電解質異常や換気の障害、脱水もてんかんの誘発因子となるため積極的に動脈ラインを取り、調整を心掛ける。

⑤ てんかん発作が生じた時の対応

てんかん発作が出現した時には以下の対応をします。即座に生命の危険に晒されるわけではないので冷静に対応しましょう。

・転倒や落下に気を付ける:起立時には転倒に、仰臥位時にはベッドなどからの落下に気を付けます。必要に応じて抑制しましょう。
・舌をかまないように注意:強直間代発作では舌をかんでしまうことがありますので可能ならガーゼなどの布やバイトブロックなどで舌をかまないようにしましょう。
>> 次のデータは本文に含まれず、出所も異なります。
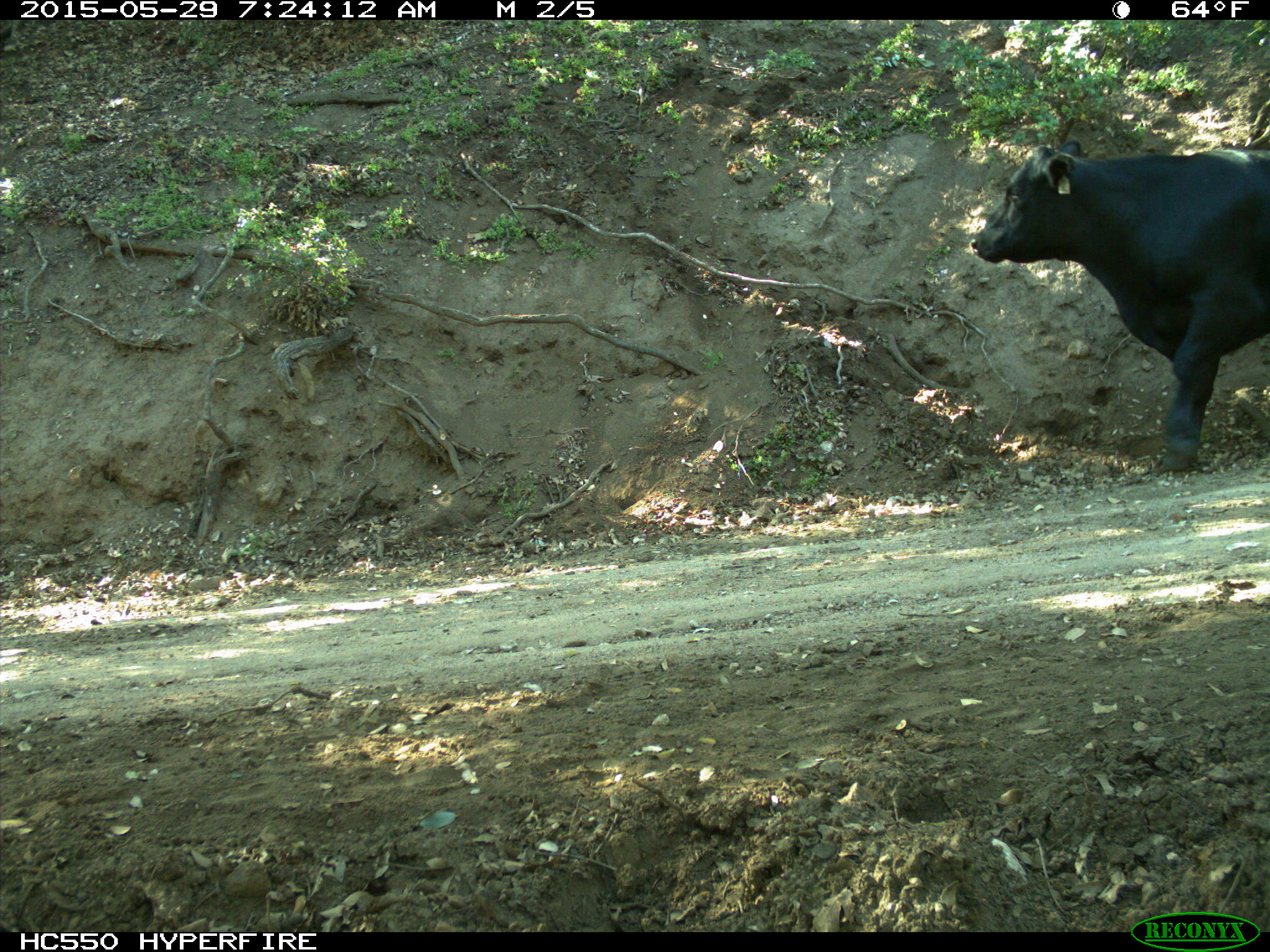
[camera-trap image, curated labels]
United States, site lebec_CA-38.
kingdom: Animalia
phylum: Chordata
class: Mammalia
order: Artiodactyla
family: Bovidae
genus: Bos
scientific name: Bos taurus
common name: domestic cow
Bos taurus (domestic cow).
ただし、小さいものだと誤飲の可能性が有りますので物は選びましょう。
・酸素投与:低酸素血症から似たような症状が出る場合もありますし、発作により換気障害が出る場合があるので酸素を投与します。
・ブドウ糖液投与低血糖が生じている場合に似たような症状が出ます。とりあえずブドウ糖液を1A程度投与しましょう。血ガスから否定的な場合には省略可能です。
・専門医コンサルト:以下の治療を続けながら、可能なら神経内科医にコンサルトします。指示を仰げるなら仰ぎましょう。
・血ガス採取:手が空いているスタッフがいるなら血ガスを取り、原因検索を行いましょう。原因がわかればそれぞれに対応を行ってください。結果が出るまで以下の治療を継続して構いません。
・脳波をモニタリング:BISを使用していない場合はBISが簡易なモニターとして使用できます。可能なら脳波を取りましょう。
・ジアゼパム(セルシン)投与:10mgを2分以上時間かけて投与します。緑内障、重症筋無力症、リトナビル(抗HIV薬)内服中、バイタルが崩れている時は禁忌です。
・フェニトイン(アレビアチン)投与:上記が無効ならこちらを投与します。2.5〜5mLを1分間1mLを越えない速度で静注。無効なら30分後2〜3mLを追加投与するか他の対策を考慮します。洞性除脈や伝導障害がある場合には禁忌です。また、肺高血圧症の治療薬(タダラフィル、マシテンタン)、C型肝炎の治療薬(リルピビリン、アスナプレビル、ダクラタスビル、バニプレビル、ソホスブビル)を内服中の患者も禁忌です。
・フェノバルビタール投与:上記でも無効ならこれを選択します。水で析出する場合があるので、1回50~200mgを1日1~2回、皮下又は筋肉内注射します。
・キシロカイン:以上で改善なければ静注用キシロカインを1A緩徐に静注します。
・ラボナール:循環動態が許す限り痙攣が泊まるまでラボナールを投与します。未挿管の場合は挿管や声門上器具の使用を考慮する必要があります。場合によっては筋弛緩薬の投与も考えます。

※筋弛緩薬を投与すると痙攣は止まりますが、脳の異常興奮は抑えられないため、根本的な解決にはなりません。

⑥ 術後の注意

音や光の刺激でてんかんが誘発されることがあることに注意する。
抗てんかん薬はできる限り早く再開する。